• **What needs to be done**: In the passage below about the Gene Ontology, find the challenges in cancer genomics and bioinformatics that the proposed system is meant to address, and list all of them.

To capture hierarchical organization, a particularly promising direction in computer science has been the development of the ontology, a model that divides its object into a set of fundamental entities and relationships among those entities. Ontologies arise from a branch of philosophy known as metaphysics, which is concerned with the nature of what exists and the categories into which the world’s objects naturally fall. Ontologies build upon and extend network models in two key ways: ‘entities’ refer not only to elemental objects but also to any meaningful grouping of objects, and ‘relationships’ refer not only to direct connections but also to nested structures, such as one entity being a part or type of another. Thus, ontologies explicitly allow for a higher order organization of knowledge, missing from raw networks. They have been key for building powerful knowledge representation and reasoning systems in many domains, including biomedicine.
Ontologies became very influential in cell biology through the development of the Gene Ontology (GO). GO is a major resource of knowledge about genes, gene products, and the hierarchy of cellular components, molecular functions and biological processes in which they participate. Entities in GO (called GO terms) are hierarchical groupings of other entities. For example, the biological process of “DNA replication elongation” is a type of “DNA strand elongation” and is a part of the more general process of “DNA replication” (Figure 1). The GO resource is presently very large, with nearly 35,000 GO terms connected by 65,000 hierarchical term- term relations, describing more than 80 different species. The impact of GO is hard to overstate – just try to think of a single modern ‘omics’ analysis that does not use GO to validate a novel data set or approach, or to generate new mechanistic hypotheses. In a sense GO is the most universal, and universally accepted, model of a cell that we currently have.
We will expand on this preliminary work to introduce a system for organizing molecular interactions and cancer ‘omics data as a genomics-driven, crowd-sourced Gene Ontology of Human Cancer. Our goal is to address several parallel challenges in cancer genomics and bioinformatics:
- The need to move beyond clustering to recognize the multi-scale structure embedded in data
- The need to improve ontologies of gene function in their scalability, consistency and coverage
- The continued need to provide cancer biomedicine with an accurate map of hallmark pathways and processes that drive tumor initiation and progression.

• **Data listing**:
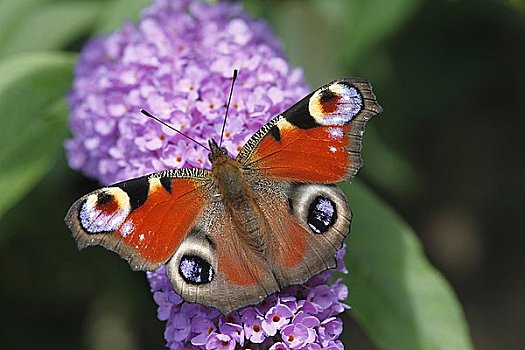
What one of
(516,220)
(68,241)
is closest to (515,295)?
(516,220)

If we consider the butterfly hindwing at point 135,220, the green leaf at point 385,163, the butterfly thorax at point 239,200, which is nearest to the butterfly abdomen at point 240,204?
the butterfly thorax at point 239,200

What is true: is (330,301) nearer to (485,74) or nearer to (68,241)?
(68,241)

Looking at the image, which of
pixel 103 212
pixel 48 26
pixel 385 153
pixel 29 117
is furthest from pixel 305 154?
pixel 385 153

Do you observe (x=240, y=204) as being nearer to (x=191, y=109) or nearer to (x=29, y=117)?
(x=191, y=109)

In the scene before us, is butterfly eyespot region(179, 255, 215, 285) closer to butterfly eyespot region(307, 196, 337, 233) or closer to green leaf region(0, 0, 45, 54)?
butterfly eyespot region(307, 196, 337, 233)

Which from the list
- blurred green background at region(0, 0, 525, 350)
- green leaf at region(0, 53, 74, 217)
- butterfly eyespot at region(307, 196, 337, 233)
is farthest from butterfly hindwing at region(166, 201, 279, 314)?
blurred green background at region(0, 0, 525, 350)

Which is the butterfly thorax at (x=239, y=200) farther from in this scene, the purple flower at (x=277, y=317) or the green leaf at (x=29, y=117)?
the green leaf at (x=29, y=117)
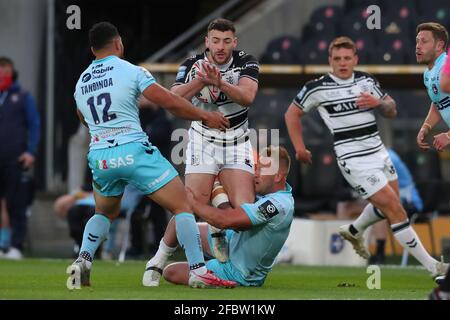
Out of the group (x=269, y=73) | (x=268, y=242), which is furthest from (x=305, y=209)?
(x=268, y=242)

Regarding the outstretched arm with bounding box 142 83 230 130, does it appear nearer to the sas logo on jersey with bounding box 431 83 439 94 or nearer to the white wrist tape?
the white wrist tape

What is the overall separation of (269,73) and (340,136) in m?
5.23

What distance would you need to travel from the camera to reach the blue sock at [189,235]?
9.71m

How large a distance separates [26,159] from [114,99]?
6.44 meters

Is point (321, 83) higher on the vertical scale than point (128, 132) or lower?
higher

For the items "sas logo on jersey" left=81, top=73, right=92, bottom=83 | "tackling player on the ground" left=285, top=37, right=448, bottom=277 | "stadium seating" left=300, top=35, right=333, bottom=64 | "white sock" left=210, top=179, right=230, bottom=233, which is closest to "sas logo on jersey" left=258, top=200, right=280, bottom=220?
"white sock" left=210, top=179, right=230, bottom=233

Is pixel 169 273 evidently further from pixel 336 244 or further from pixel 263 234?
pixel 336 244

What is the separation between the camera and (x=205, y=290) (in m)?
9.66

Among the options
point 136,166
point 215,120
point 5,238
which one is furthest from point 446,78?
point 5,238

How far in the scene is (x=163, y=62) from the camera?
20.9 meters

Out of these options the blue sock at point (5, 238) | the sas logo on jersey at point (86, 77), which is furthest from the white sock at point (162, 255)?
the blue sock at point (5, 238)

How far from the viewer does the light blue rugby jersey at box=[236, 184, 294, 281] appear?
10.0 metres
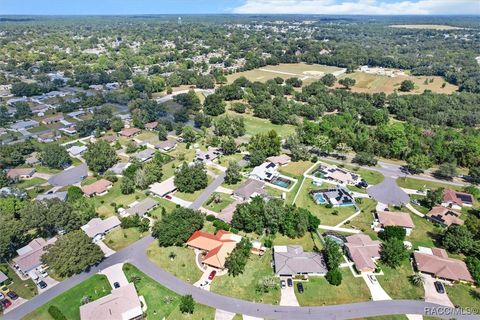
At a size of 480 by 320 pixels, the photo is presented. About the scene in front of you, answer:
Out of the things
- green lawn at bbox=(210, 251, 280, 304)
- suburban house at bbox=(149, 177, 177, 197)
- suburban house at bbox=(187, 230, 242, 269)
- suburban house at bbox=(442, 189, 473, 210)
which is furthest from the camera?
suburban house at bbox=(149, 177, 177, 197)

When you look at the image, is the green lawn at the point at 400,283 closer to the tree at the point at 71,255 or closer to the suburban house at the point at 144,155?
the tree at the point at 71,255

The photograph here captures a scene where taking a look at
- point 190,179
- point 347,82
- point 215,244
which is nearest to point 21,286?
point 215,244

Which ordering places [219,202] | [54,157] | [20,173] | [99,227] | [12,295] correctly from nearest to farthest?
[12,295]
[99,227]
[219,202]
[20,173]
[54,157]

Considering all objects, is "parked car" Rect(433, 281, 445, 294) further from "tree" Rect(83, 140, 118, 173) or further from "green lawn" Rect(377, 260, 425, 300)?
"tree" Rect(83, 140, 118, 173)

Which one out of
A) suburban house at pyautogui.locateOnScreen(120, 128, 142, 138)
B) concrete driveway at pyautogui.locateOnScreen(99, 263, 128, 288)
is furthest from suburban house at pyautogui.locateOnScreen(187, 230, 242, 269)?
suburban house at pyautogui.locateOnScreen(120, 128, 142, 138)

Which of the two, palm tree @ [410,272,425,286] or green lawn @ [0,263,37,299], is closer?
green lawn @ [0,263,37,299]

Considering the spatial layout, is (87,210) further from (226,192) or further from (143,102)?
(143,102)

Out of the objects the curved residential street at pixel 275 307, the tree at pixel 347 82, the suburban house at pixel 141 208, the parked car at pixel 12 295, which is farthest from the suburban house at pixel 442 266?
the tree at pixel 347 82

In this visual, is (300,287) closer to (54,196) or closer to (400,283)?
(400,283)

• **Task solution**:
- The need to move beyond clustering to recognize the multi-scale structure embedded in data
- The need to improve ontologies of gene function in their scalability, consistency and coverage
- The continued need to provide cancer biomedicine with an accurate map of hallmark pathways and processes that drive tumor initiation and progression